L'homme d'affaires franco-libanais, Ziad Takieddine, le 5 octobre 2011 à Paris. - G.FUENTES / REUTERS

A.D.

Ziad Takieddine, l’intermédiaire en armement franco-libanais mis en examen dans l’affaire Karachi, affirme détenir les preuves que la campagne 2007 de Nicolas Sarkozy a été en partie financée par la Libye, selon des informations du Parisien, ce mercredi.

Entendu le 19 décembre par le juge Renaud van Ruymbeke au sujet de sa possible complicité dans le financement illicite de la campagne d’Edouard Balladur en 1995, Ziad Takieddine aurait affirmé que l’aide de Mouammar Kadhafi à Nicolas Sarkozy pendant la campagne pour l’élection présidentielle 2007 s’est élevée à plus de 50 millions d’euros.
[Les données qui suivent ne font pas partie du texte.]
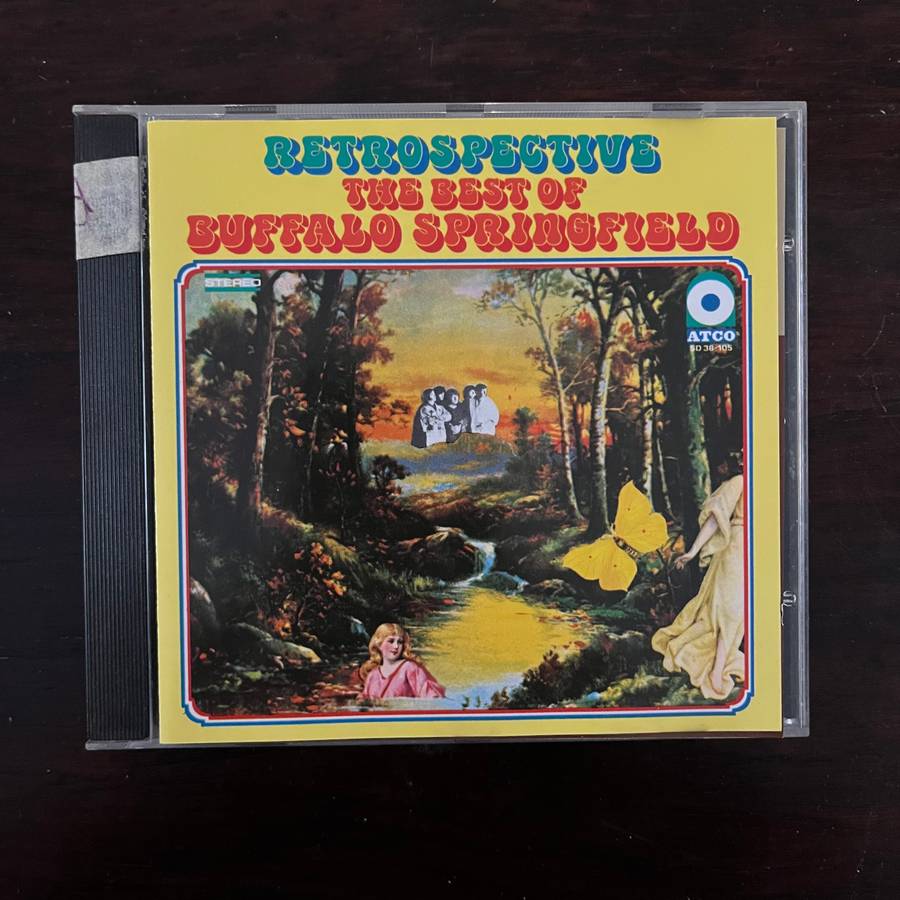 Buffalo Springfield - Retrospective The Best Of CD German Press Neil Young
Un coup de pouce qui aurait été particulièrement abondant «en décembre 2006 et janvier 2007».

Claude Guéant comme intermédiaire

Pour l’homme d’affaires, plusieurs rencontres ont eu lieu entre le secrétaire particulier de Mouammar Kadhafi, Béchir Saleh, et Claude Guéant, le directeur de cabinet du ministre de l’Intérieur Nicolas Sarkozy. Béchir Saleh aurait alors rédigé des comptes-rendus de ces rencontres à destination du Guide de la Révolution.

Des documents qui seraient entre les mains du dernier Premier ministre de ce dernier, Mamouhdi Bagdadi. Ziad Takieddine aurait affirmé au magistrat que Bagdadi était disposé à fournir ces documents. L’homme d’affaires aurait également révélé avoir les preuves que le régime de Kafhafi a aidé la France par l’intermédiaire de «trois sociétés» qui auraient «bénéficié en Libye de contrats pour des prestations fictives», détaille l’intermédiaire. Une couverture leur permettant de percevoir d’importantes sommes.

Claude Guéant, a catégoriquement nié ces accusations ce mercredi. «Tout cela est absolument fantaisiste, c'est complètement faux», a-t-il déclaré à Reuters. «Je me demande bien ce qui peut conduire à dire des choses qui sont complètement fausses», a-t-il ajouté. L'ancien ministre de l'Intérieur a ajouté que, s'il lui était arrivé de rencontrer Bachir Saleh, «il n'a jamais été question de ces choses-là, jamais!».